Hacker News new | ask | show | jobs
by brickbrd 1803 days ago
In practice, for the systems where I built a replication system from the ground up, once you factor in all the performance, scale, storage layer and networking implications, this Paxos vs. Raft thing is largely a theoretical discussion.

Basic paxos, is well, too basic and people mostly run modifications of this to get higher throughput and better latencies. After those modifications, it does not look very different from Raft with modifications applied for storage integration and so on.

2 comments

> Basic Paxos, is well, too basic and people mostly run modifications of this to get higher throughput and better latencies. After those modifications, it does not look very different from Raft.

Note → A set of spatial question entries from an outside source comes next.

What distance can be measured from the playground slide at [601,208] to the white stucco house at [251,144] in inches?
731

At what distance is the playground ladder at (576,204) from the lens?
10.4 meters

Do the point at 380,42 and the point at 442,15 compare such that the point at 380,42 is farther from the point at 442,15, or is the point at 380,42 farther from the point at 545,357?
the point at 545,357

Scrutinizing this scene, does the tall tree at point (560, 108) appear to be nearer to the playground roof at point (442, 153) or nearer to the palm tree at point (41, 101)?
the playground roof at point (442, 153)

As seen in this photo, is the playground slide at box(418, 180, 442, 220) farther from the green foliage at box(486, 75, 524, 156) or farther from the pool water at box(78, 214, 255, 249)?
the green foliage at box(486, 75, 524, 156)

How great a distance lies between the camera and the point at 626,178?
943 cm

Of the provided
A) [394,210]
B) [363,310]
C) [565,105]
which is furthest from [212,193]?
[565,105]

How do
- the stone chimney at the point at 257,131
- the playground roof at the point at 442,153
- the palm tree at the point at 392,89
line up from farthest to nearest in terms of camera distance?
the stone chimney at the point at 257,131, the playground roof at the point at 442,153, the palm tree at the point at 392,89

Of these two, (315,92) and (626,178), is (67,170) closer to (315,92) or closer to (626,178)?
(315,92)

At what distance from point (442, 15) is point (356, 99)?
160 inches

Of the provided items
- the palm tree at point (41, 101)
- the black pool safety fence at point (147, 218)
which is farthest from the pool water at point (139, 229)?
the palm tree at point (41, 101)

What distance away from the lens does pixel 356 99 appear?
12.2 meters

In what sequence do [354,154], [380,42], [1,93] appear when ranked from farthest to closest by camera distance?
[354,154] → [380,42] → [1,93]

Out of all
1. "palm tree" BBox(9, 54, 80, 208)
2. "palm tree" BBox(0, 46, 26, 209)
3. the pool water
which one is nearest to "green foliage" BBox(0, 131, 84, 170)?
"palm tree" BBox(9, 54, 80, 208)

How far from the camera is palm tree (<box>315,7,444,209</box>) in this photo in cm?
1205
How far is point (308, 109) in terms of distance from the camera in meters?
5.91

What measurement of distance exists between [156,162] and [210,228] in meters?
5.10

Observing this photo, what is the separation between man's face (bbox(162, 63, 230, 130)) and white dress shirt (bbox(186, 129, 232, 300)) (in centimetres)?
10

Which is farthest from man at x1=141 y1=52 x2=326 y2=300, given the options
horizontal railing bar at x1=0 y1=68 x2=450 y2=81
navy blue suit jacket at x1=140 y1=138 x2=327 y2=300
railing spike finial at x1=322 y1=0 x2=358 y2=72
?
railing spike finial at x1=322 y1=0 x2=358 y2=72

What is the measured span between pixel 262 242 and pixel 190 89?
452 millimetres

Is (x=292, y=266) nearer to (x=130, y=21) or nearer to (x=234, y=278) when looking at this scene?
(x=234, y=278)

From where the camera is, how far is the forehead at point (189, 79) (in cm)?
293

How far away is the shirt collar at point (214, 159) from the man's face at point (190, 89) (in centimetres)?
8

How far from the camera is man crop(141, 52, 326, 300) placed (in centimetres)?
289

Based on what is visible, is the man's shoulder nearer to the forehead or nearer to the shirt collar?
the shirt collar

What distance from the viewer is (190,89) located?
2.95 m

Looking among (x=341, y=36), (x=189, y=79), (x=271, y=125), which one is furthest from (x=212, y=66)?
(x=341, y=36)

Alan Vermeulen, one of the founding AWS engineers, calls inventing newer solutions to distributed consensus an exercise in re-discovering Paxos.

https://youtu.be/QVvFVwyElLY?t=2367

Even in AWS, its not a direct paper knock-off.
This exactly my take as well. Multi-Paxos and Raft seem very similar to me. Calling out what the exact differences and tradeoffs are would be good blog/research fodder.
I think the differences become more stark and more valuable/surprising the closer you get to understanding the protocols. There are some major availability and performance tradeoffs involved in the choice between Multi-Paxos and Raft, as you go from paper to production. This can be the difference between your cluster remaining available, and the loss of an entire cluster merely because of a latent sector error.

For example, UW-Madison's paper "Protocol-Aware Recovery for Consensus-Based Storage" [1] won best paper at Fast '18 and describes simple scenarios where an entire LogCabin, Raft, Kafka or Zookeeper cluster can become unavailable far too soon, or even suffer global cluster data loss.

[1] https://www.usenix.org/conference/fast18/presentation/alagap...